* _EXERCISE DETAILS_
Please show every line from the entries that carries the word "United".

* _INPUT RECORDS_
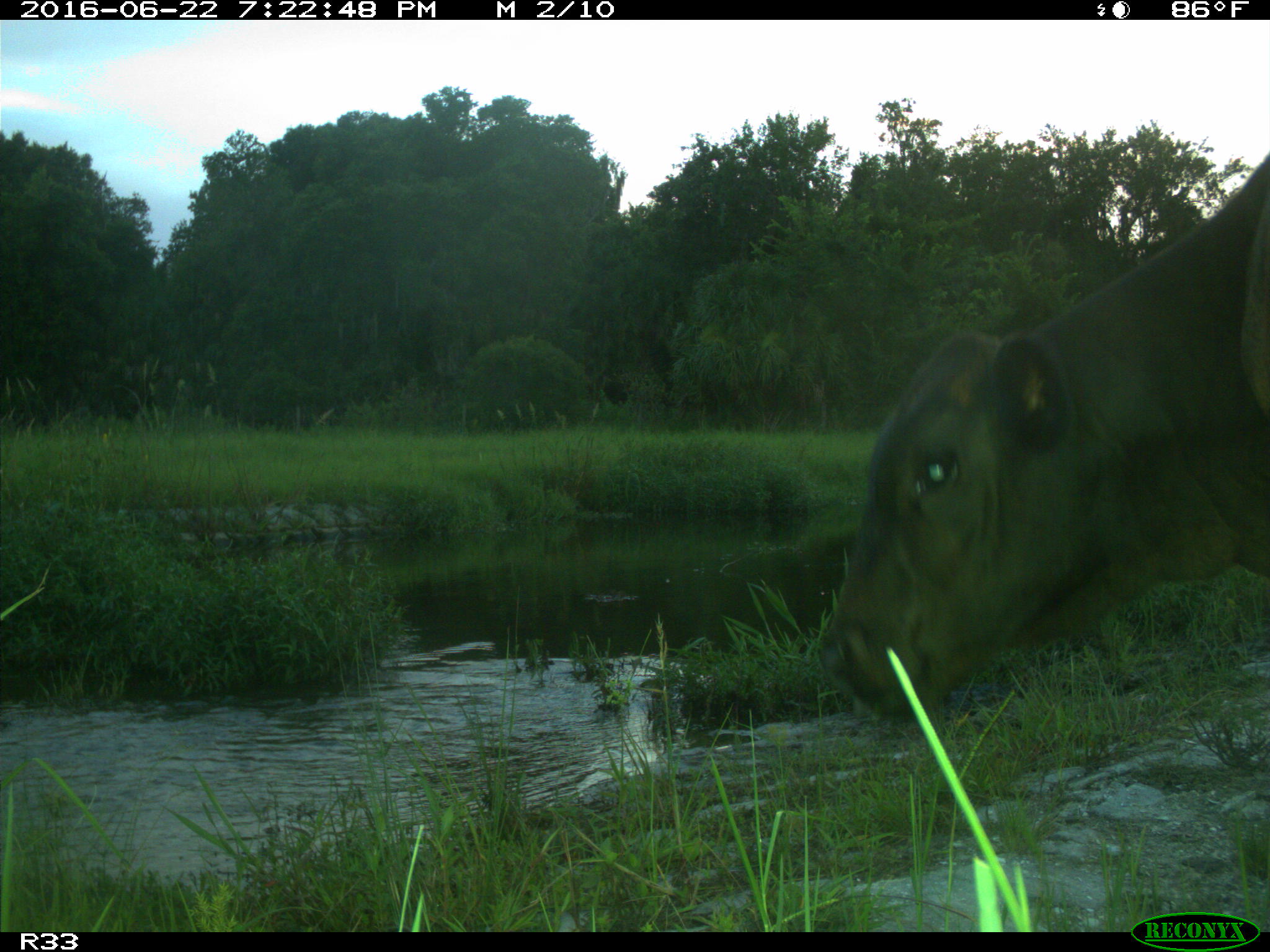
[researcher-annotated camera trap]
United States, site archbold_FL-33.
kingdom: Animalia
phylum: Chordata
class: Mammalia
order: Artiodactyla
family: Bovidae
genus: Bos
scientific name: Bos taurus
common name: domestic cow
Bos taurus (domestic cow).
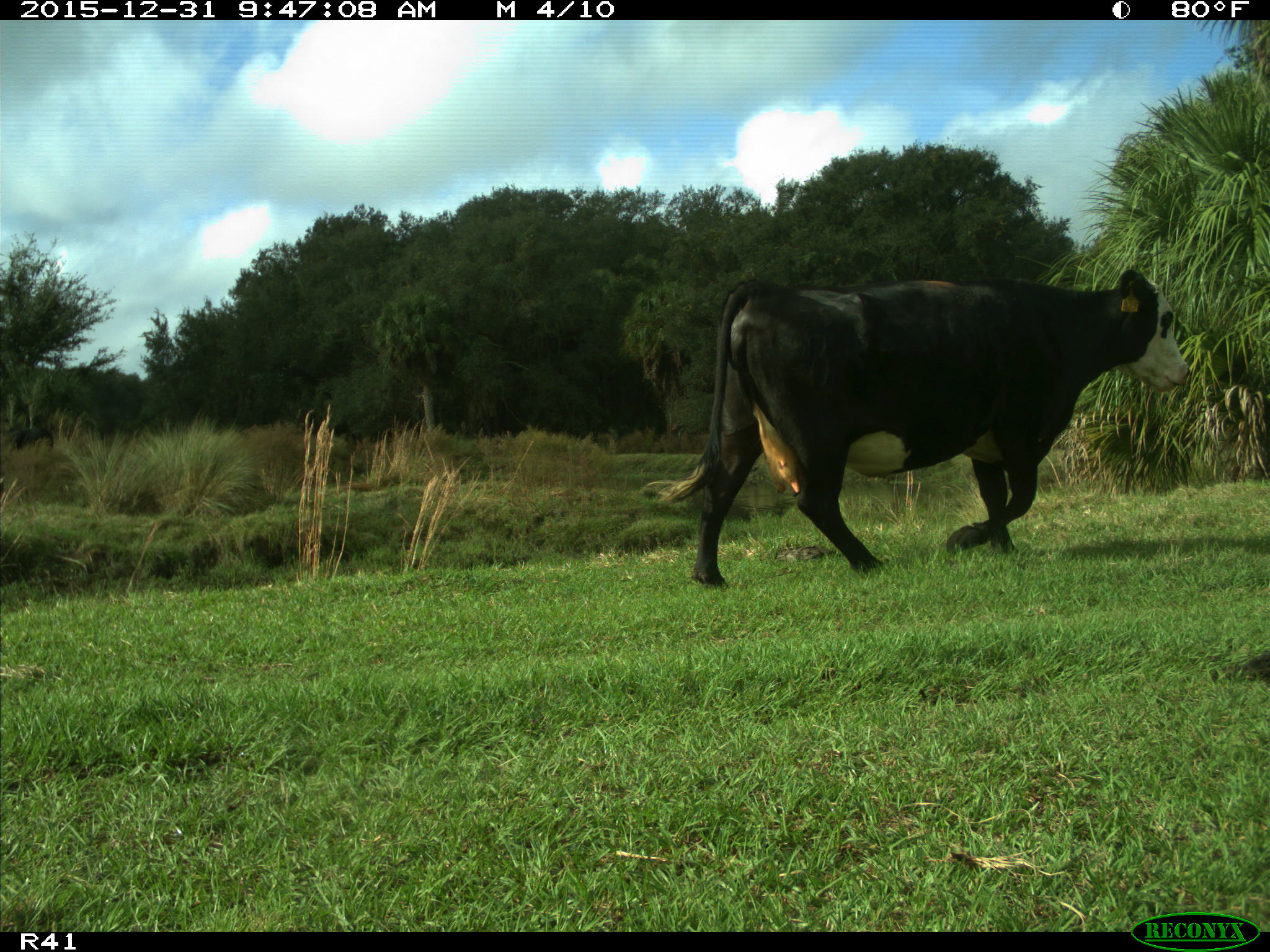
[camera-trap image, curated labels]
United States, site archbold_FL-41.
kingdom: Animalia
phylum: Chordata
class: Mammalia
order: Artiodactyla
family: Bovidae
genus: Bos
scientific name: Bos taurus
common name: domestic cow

* _OUTPUT OF THE EXERCISE_
United States, site archbold_FL-33.
United States, site archbold_FL-41.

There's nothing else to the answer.